> _Parts of the exercise_
**1.** In the thread about the EDD auditor, what did the letter turn out to be?
**2.** In the EDD auditor thread, write out everything from "## PopcornEater (Apr" down to "(Jul 14, 2016)" again, substituting "riders" for "pax".

I received a letter from EDD with his name listed as the auditor on it that's why I called him back. The address he listed is incomplete in his investigation response. I think it may from my original UI claim as the wages listed are exactly the way I filled that UI form out. I am only concerned because they bumped up my payment and I can't tell if this is connected or not. Either way I don't want to send in something that will screw up my cash flow.


----------



## KDH (Apr 17, 2020)

He said what he wanted he just didn't provide a way to send it to him.He said he could give me an email address and then began babbling that I should already have one. The conversation was really odd I wish I could explain it better.

He also kept asking how he could help me and then became really aggravated when I attempted to explain.


----------



## PopcornEater (Apr 26, 2020)

Asume that EDD and IRS are too busy and too understaffed to give you a courtesy call.. it’s a scam 🙃 maybe someone that knows you drive is trying to scam you.. never give out your number to pax 👍 no matter their cup size


----------



## uberist (Jul 14, 2016)

KDH said:


> I received a letter from EDD with his name listed as the auditor on it that's why I called him back. The address he listed is incomplete in his investigation response. I think it may from my original UI claim as the wages listed are exactly the way I filled that UI form out. I am only concerned because they bumped up my payment and I can't tell if this is connected or not. Either way I don't want to send in something that will screw up my cash flow.


They will send you another letter, more than likely he is over his head in audits and will just hold the okay button down on the cases that bog him down, he will leave it for someone else to figure out later.


----------



## KDH (Apr 17, 2020)

uberist said:


> They will send you another letter, more than likely he is over his head in audits and will just hold the okay button down on the cases that bog him down, he will leave it for someone else to figure out later.


It took some digging but it turns out it was a notice (Summary of Wages) I should have received before I applied for PUA. You are right they are overwhelmed and I am receiving letters in the incorrect order.


----------



## Tenderloin (Sep 5, 2016)

KDH said:


> Has anyone received a call for an EDD auditor in California? I received a call from someone claiming to be from EDD. I didn't initially call back because I thought it was a scam call. I received a status of wages letter today that is based on my original UI claim. When I called back the rep he seemed confused. I tried to explain to him that I was already receiving claim money and my claim was in order. He became very frustrated with me and would not clearly explain how to send him my 1099.He kept referencing an email (I never received from him) and saying I could go online and file another claim. Filing another claim made no sense to me. I am now afraid to send him my 1099 because I don't want my claim to get derailed because of his confusion. The letter I received says I can mail my 1099 to him. Anyway, any advice is appreciated.

> _Collected material_
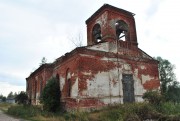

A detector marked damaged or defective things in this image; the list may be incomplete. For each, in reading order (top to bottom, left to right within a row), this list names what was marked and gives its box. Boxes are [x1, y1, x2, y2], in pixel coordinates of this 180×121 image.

damaged brick facade [26, 4, 160, 110]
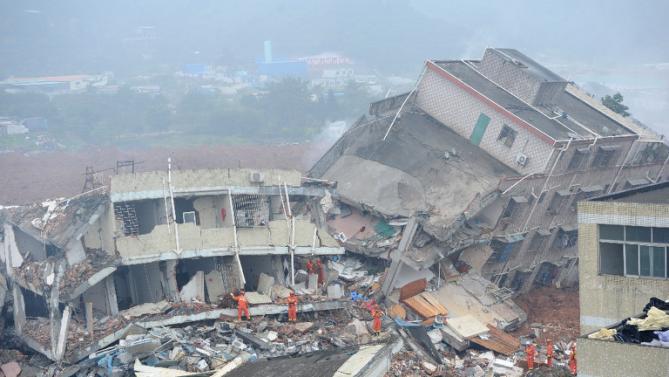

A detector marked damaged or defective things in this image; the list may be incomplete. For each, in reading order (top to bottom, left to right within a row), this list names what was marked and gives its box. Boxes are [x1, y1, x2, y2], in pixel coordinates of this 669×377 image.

> _Task-by-task solutions_
**1.** A Summary of Wages notice that should have arrived before applying for PUA.

**2.**
## PopcornEater (Apr 26, 2020)

Asume that EDD and IRS are too busy and too understaffed to give you a courtesy call.. it’s a scam 🙃 maybe someone that knows you drive is trying to scam you.. never give out your number to riders 👍 no matter their cup size


----------



## uberist (Jul 14, 2016)